Relational Inequality: Why Supporting Educators is Essential for Children’s Wellbeing

May 2026

Written by Hanif Jaberipour

Some time ago, I stepped into a childcare centre in a disadvantaged suburb of Melbourne for a consultation and began talking with the educators and the director. Very quickly, I felt that something wasn’t quite right. The educators were caring and committed, but their emotional capacity seemed low. There was a heaviness in the room that I couldn’t immediately explain.

As I spent more time listening, the picture became clearer. They shared that more than 80% of the families were from refugee backgrounds, many with significant trauma histories. It started to make sense. Day after day, the educators were holding not only the children’s needs, but also the emotional weight surrounding those children.

What I was witnessing was vicarious trauma. It was visible in their fatigue, in their reduced emotional bandwidth, and in the subtle ways their capacity for attunement was being stretched. Even the centre’s leadership was carrying this weight.

The part of inequality we rarely name

We often talk about inequality in economic terms, income, housing, access to services. These matter deeply. But what I saw that day pointed to something less visible and probably even more influential.

Inequality is also relational

It is about who has access to sustained, regulated, and nurturing human connections, and who does not. War, as a major source of forced displacement and inequality, not only destroys infrastructure and economies, it also redistributes emotional and relational burden. Families carry trauma, fear, and instability into their new lives. Over time, this creates a quieter, less visible form of inequality: unequal access to emotional safety, stability, and consistent, regulated relationships.

Even the most dedicated professionals can become overwhelmed

When many families with high levels of trauma are concentrated in one setting, and when the systems around them are not resourced accordingly, even the most dedicated professionals can become overwhelmed. As that pressure builds, educators’ capacity to provide consistent care and nurture is compromised. Not because they lack skill or commitment, but because the emotional demands exceed what any individual can sustainably hold.

The result is that children, who need stable, attuned relationships, receive care in environments where everyone is trying, but many are depleted.

Professionals do not have the power to change the political and economic conditions that have shaped these families’ lives. They cannot stop wars. They cannot undo displacement. But they are asked, every day, to respond to its consequences.

Supporting professionals is essential

If we want to take children’s well-being seriously in these contexts, then supporting professionals is not optional, it is essential. Without adequate support, training, reflective space, and systemic resourcing, the expectation that educators can simply “provide nurturing care” becomes unrealistic.

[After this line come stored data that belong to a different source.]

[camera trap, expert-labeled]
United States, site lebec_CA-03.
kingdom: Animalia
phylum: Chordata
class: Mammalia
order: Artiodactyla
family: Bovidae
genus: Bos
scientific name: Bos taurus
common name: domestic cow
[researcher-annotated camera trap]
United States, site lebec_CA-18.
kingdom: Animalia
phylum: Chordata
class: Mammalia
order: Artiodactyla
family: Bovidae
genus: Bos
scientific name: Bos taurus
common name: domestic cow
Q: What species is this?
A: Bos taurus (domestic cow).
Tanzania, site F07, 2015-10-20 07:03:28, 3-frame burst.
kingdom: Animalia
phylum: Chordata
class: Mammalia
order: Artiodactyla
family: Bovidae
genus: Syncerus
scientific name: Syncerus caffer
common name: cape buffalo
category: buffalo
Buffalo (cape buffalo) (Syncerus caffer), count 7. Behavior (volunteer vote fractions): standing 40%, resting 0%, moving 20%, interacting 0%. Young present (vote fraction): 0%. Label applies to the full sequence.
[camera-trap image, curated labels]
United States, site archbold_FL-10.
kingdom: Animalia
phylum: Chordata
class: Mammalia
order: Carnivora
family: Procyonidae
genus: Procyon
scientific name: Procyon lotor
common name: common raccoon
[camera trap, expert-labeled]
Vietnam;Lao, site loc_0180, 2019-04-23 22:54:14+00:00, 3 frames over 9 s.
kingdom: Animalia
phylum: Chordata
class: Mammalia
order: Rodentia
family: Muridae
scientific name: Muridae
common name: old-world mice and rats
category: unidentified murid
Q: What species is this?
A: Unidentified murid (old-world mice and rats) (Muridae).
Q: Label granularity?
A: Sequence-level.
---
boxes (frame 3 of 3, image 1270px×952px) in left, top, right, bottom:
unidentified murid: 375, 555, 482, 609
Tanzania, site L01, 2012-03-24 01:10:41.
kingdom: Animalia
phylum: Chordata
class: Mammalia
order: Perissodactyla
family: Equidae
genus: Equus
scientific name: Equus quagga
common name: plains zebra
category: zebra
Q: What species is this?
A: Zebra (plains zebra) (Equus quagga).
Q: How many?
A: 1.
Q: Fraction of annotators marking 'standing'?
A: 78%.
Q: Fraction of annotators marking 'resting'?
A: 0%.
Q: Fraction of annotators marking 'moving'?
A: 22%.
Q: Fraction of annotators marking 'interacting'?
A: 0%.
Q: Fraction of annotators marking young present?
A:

And this brings us to a critical foundation.

Children’s needs are layered. As described in Maslow’s hierarchy of needs, their basic needs must come first: physical safety, food, shelter, rest. For many children from refugee backgrounds, these needs may already be fragile or recently disrupted. In the centre I visited, the committed and caring educators had to focus on meeting children’s basic needs at the very bottom of Maslow’s hierarchy.

Over time, however, the boundary between their personal and professional selves began to blur. The pressure left them with little space to regulate and care for themselves. This erosion of boundaries gradually contributed to emotional exhaustion and burnout.

Where relational inequality becomes decisive

If we fail to support the adults around children, families and educators alike, we unintentionally limit children’s access to the very relationships that support their development. So perhaps addressing inequality in children’s lives is not only about providing more services, but about strengthening the conditions for relationships within those services.

Because in the end, children do not experience inequality as a concept. They experience it in the quality of care they receive, in the emotional availability of the adults around them, and in whether their world feels safe enough to grow.